The International Olympic Committee (IOC)’s decision to ban any sort of political, social or ideological protest, especially with reference to the phrase “Black Lives Matter” at the 2020 Summer Tokyo Olympics has been criticized by racial justice organizations.
The IOC had released a memo annulling any form of silent protest including taking a knee, raising a fist or wearing apparel that says Black Lives Matter. The committee says athletes will face punishments if they break the rules.
It also said it will allow words like “peace,” “respect,” “solidarity,” “inclusion” and “equality” to be worn on athlete apparel.
Athletes of different sports around the world have been donning the BLM phrase on t-shirts, arm bands and other pieces of clothing before, during or after matches and games.
Some, particularly in America, have also been taking a knee during the national anthem to protest against police brutality.

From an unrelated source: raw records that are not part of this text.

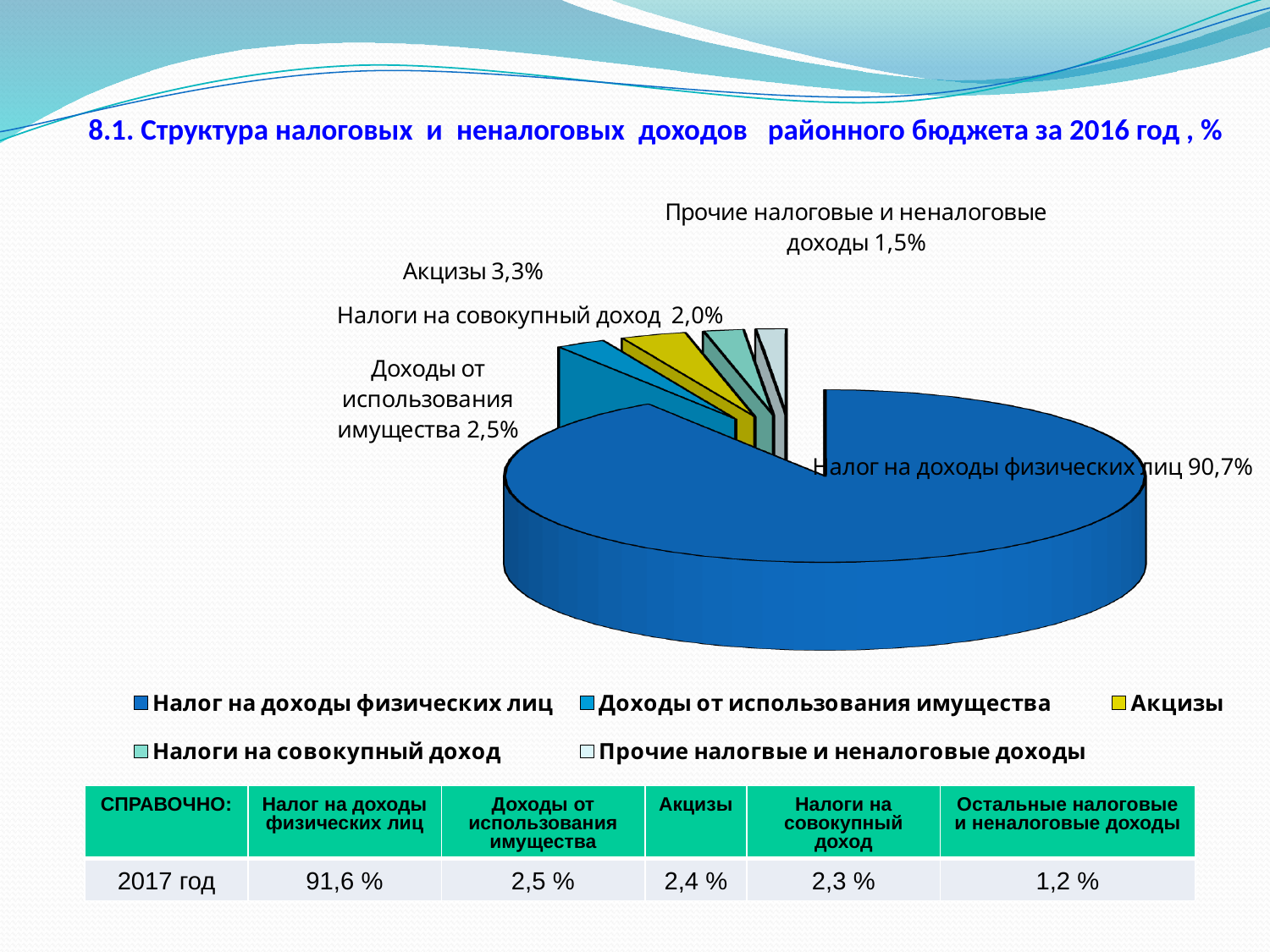
What type of chart is shown on the slide? Pie chart What is the value shown for "Доходы от использования имущества"? 2,5% What share of the pie does "Налог на доходы физических лиц" have? 90,7% What is the value shown for "Налоги на совокупный доход"? 2,0% What is the difference between the shares of "Акцизы" and "Налоги на совокупный доход"? 1,3% Which is larger: the share of "Акцизы" or the share of "Доходы от использования имущества"? Акцизы Which category has the smallest slice of the pie? Прочие налоговые и неналоговые доходы Which category has the largest slice of the pie? Налог на доходы физических лиц How many slices does the pie chart have? 5 What is the value shown for "Акцизы"? 3,3% What is the value shown for "Прочие налоговые и неналоговые доходы"? 1,5% What is the title of the chart? 8.1. Структура налоговых и неналоговых доходов районного бюджета за 2016 год , %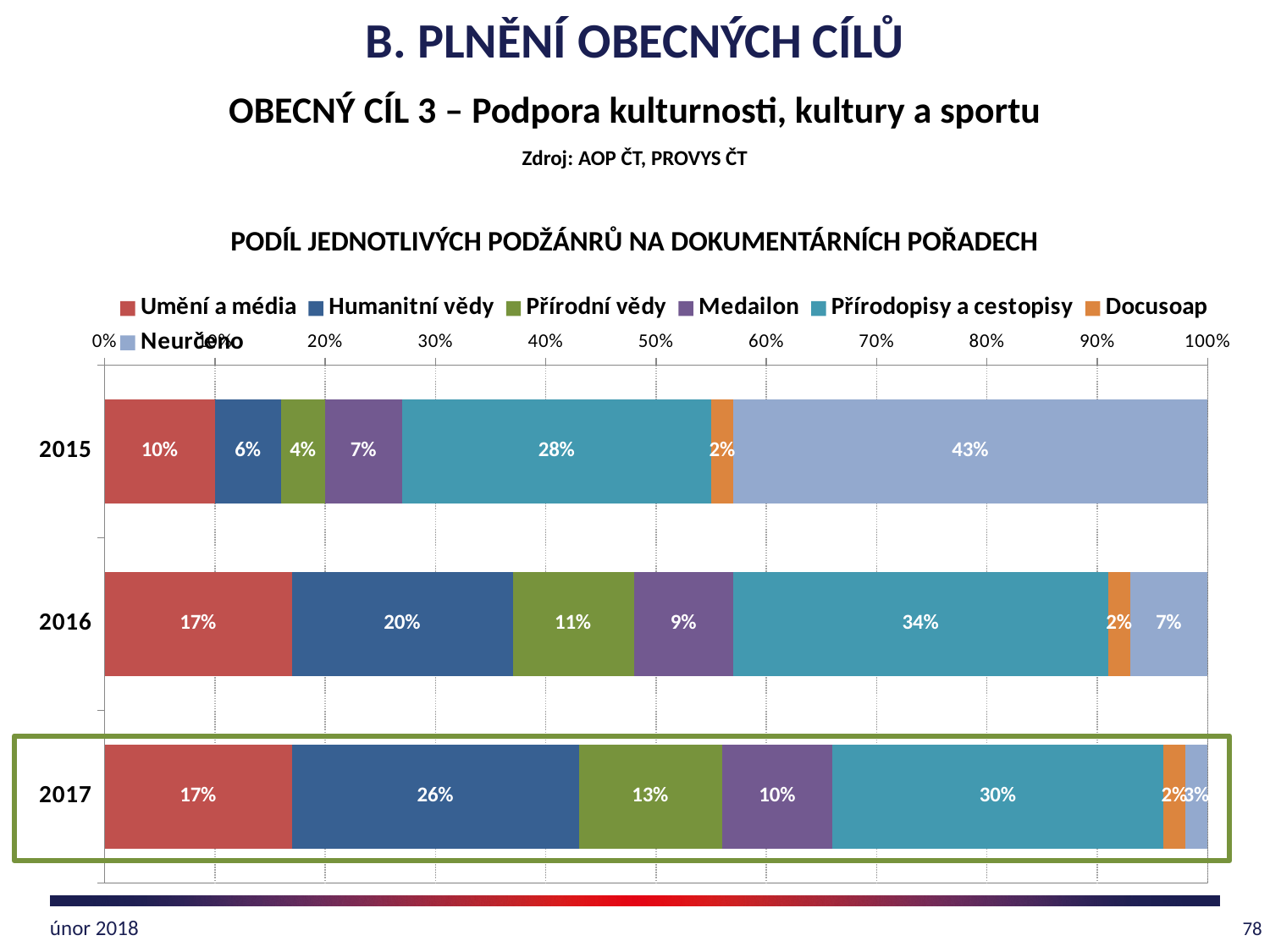
What is the share of Humanitní vědy in 2017? 26% In which year is the share of Neurčeno the highest? 2015 Does the share of Umění a média rise or fall from 2015 to 2016? Rise What is the title of the chart? PODÍL JEDNOTLIVÝCH PODŽÁNRŮ NA DOKUMENTÁRNÍCH POŘADECH What is the difference between the share of Přírodní vědy in 2017 and in 2015? 9 percentage points Which is larger: the share of Medailon in 2016 or in 2017? 2017 How many series does the legend list? 7 What is the share of Neurčeno in 2015? 43% What is the share of Přírodopisy a cestopisy in 2016? 34% What type of chart is shown on the slide? Stacked bar chart In which year is the share of Humanitní vědy the lowest? 2015 How many years (categories) are plotted on the chart? 3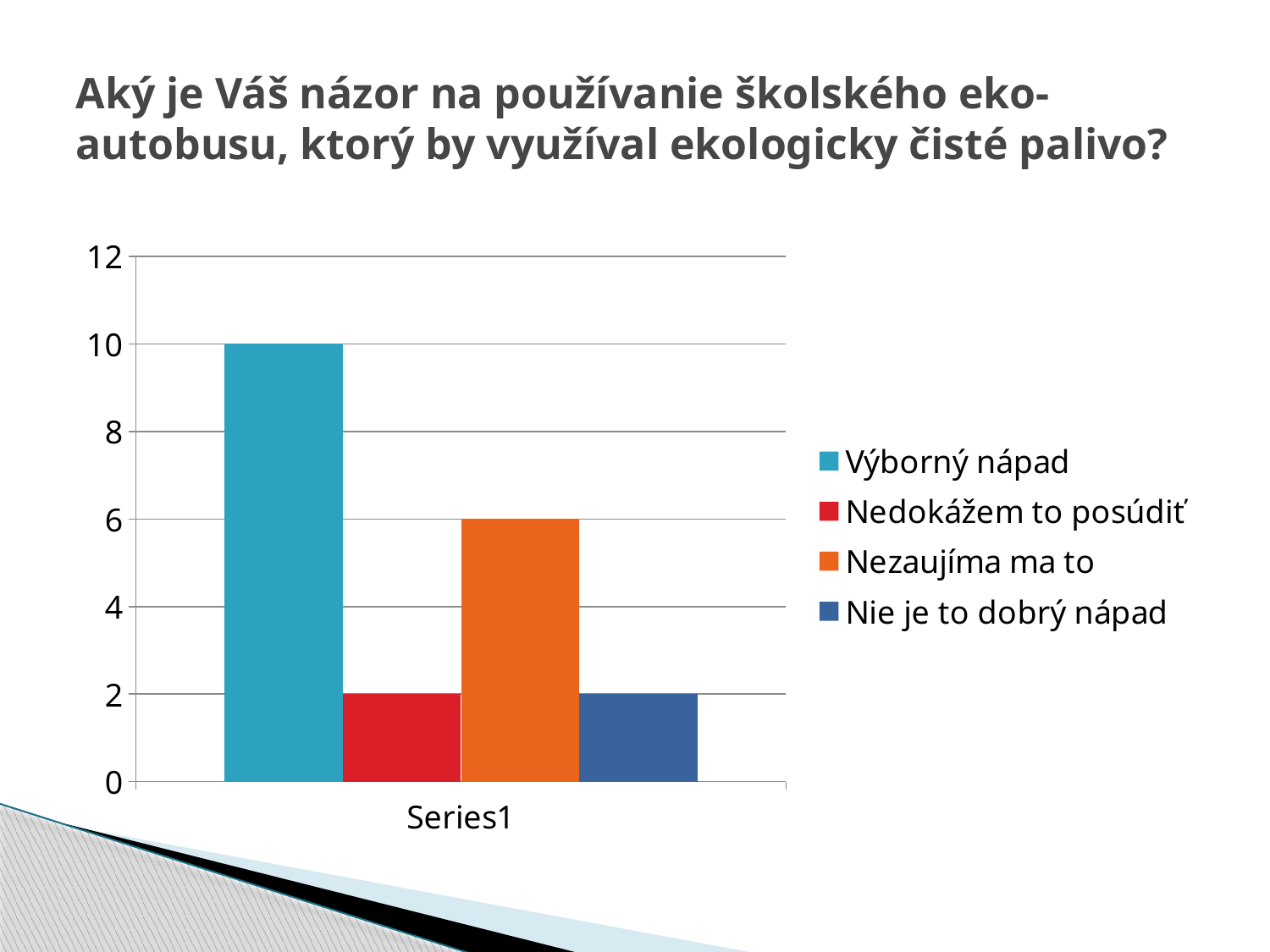
What kind of chart is shown on the slide? bar chart What is the difference between the values for "Výborný nápad" and "Nezaujíma ma to"? 4 What is the value for "Nezaujíma ma to"? 6 Is the value for "Výborný nápad" greater or less than 8? greater What colour is the bar for "Nezaujíma ma to"? orange Which legend entry has the highest value? Výborný nápad How many entries does the legend list? 4 What is the value for "Nie je to dobrý nápad"? 2 What is the value for "Výborný nápad"? 10 What is the value for "Nedokážem to posúdiť"? 2 What is the label shown on the x axis below the bars? Series1 Which is larger, the value for "Nezaujíma ma to" or the value for "Nie je to dobrý nápad"? Nezaujíma ma to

According to an IOC commissioned research around the Rule 50, 70% of athletes polled do not think it’s appropriate to demonstrate during competition, and 67% said it’s not appropriate either on the medal stand.
“The aim of Rule 50 is to ensure that each and every athlete can experience the Olympic Games without any divisive disruption,” the IOC’s website says.
Color of Change, one of the leading racial justice organizations, voiced their condemnation around the IOC’s decision.
“The International Olympic Committee (IOC) just implemented an oppressive policy to silence the free expression of Black athletes during the Summer Olympics,” the group said in a statement. “The policy bans athletes from kneeling, raising their fists, or wearing signs or symbolic armbands. At a time of heightened political awareness and the threat of a world war, athletes who take a stand for justice are being told to “shut up and play.”
“There is no real peace in the absence of justice and there is no victory when individuals are silenced.”
The IOC has not clearly outlined the disciplinary actions awaiting erring athletes. However, several legal support groups like The World Players Association have promised help for athletes who decide protest injustice in one form or another.